Rats with streptozotocin-induced chronic diabetes mellitus develop a glomerulopathy functionally manifested by proteinuria. The ability of the glomerular capillary wall to retard filtration of macromolecules was examined in 5 chronically diabetic Munich-Wistar rats exhibiting excessive proteinuria (39 +/- 7 mg/24 h, mean +/- SEM) and 5 age-matched normal Munich-Wistar rats without increased proteinuria (4.7 +/- 0.2 mg/24 h). Urinary albumin excretion was not increased in the diabetic rats (2.0 +/- 0.6 mg/24 h vs 1.6 +/- 0.3 mg/24 h) suggesting that the normal net electronegative charge of the glomerular capillary wall was not altered. Fractional clearances of macromolecular neutral dextrans were similar in diabetic and normal rats throughout a wide range of molecular size (18-42 A). Glomerular filtration rate was the same in the two groups of rats (2.77 +/- 0.16 ml/min in diabetics and 2.72 +/- 0.11 ml/min in normals) suggesting that renal haemodynamic factors did not influence fractional clearances of neutral dextrans in diabetic rats. We conclude that the proteinuria exhibited by these chronically diabetic rats is not attributable to alterations of size-selective properties of the glomerular capillary wall, such as increases in the size or the number of pores.

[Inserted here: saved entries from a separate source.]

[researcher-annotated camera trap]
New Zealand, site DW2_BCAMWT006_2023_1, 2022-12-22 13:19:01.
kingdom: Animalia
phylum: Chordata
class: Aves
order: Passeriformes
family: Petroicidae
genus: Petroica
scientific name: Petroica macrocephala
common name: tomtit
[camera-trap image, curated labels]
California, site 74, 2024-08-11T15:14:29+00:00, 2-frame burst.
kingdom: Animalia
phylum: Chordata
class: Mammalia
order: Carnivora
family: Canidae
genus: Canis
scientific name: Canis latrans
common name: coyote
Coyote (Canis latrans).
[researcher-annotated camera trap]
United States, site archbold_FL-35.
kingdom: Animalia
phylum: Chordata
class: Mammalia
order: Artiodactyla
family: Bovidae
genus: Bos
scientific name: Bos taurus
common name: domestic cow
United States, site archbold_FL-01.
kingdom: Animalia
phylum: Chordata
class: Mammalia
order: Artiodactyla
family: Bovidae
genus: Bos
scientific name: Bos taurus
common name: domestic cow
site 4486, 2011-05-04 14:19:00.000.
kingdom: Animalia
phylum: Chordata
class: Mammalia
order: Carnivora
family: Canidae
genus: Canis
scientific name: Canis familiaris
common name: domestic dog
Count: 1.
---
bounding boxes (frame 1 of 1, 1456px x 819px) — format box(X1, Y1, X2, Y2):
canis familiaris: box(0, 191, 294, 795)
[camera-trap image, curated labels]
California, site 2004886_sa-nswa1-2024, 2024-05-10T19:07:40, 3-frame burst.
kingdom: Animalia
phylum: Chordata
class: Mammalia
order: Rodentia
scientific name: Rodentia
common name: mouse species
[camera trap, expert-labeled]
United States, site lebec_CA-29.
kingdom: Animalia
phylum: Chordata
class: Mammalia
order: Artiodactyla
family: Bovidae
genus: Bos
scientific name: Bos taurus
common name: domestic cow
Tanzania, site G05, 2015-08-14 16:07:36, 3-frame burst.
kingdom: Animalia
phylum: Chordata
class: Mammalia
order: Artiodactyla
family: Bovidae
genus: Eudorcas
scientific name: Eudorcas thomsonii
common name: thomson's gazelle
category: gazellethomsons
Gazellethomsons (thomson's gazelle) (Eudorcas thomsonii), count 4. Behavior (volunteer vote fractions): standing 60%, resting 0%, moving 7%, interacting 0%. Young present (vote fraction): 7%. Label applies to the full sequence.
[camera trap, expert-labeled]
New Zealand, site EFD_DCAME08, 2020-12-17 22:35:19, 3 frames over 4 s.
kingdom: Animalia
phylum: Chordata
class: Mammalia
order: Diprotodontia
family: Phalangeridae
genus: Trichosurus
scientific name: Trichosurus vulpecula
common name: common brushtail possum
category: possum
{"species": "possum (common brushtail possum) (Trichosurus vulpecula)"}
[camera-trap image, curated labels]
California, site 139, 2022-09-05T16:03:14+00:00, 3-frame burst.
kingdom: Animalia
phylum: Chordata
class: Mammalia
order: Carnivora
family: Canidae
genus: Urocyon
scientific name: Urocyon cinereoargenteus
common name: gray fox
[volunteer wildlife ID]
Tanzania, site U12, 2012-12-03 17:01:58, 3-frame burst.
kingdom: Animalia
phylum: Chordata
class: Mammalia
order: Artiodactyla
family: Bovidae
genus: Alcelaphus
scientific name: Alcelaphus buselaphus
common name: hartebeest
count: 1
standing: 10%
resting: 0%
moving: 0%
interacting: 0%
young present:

链脲佐菌素诱导的慢性糖尿病大鼠会出现以蛋白尿为功能表现的肾小球病变。在5只表现出蛋白尿过多(39±7毫克/24小时,平均值±标准误)的慢性糖尿病慕尼黑-维斯塔大鼠和5只年龄匹配、无蛋白尿增加(4.7±0.2毫克/24小时)的正常慕尼黑-维斯塔大鼠中,检测了肾小球毛细血管壁阻止大分子滤过的能力。糖尿病大鼠的尿白蛋白排泄未增加(2.0±0.6毫克/24小时对1.6±0.3毫克/24小时),这表明肾小球毛细血管壁正常的净负电荷未改变。在广泛的分子大小范围(18 - 42埃)内,糖尿病大鼠和正常大鼠中大分子中性葡聚糖的分数清除率相似。两组大鼠的肾小球滤过率相同(糖尿病大鼠为2.77±0.16毫升/分钟,正常大鼠为2.72±0.11毫升/分钟),这表明肾血流动力学因素不影响糖尿病大鼠中性葡聚糖的分数清除率。我们得出结论,这些慢性糖尿病大鼠出现的蛋白尿并非归因于肾小球毛细血管壁大小选择性特性的改变,如孔径大小或数量的增加。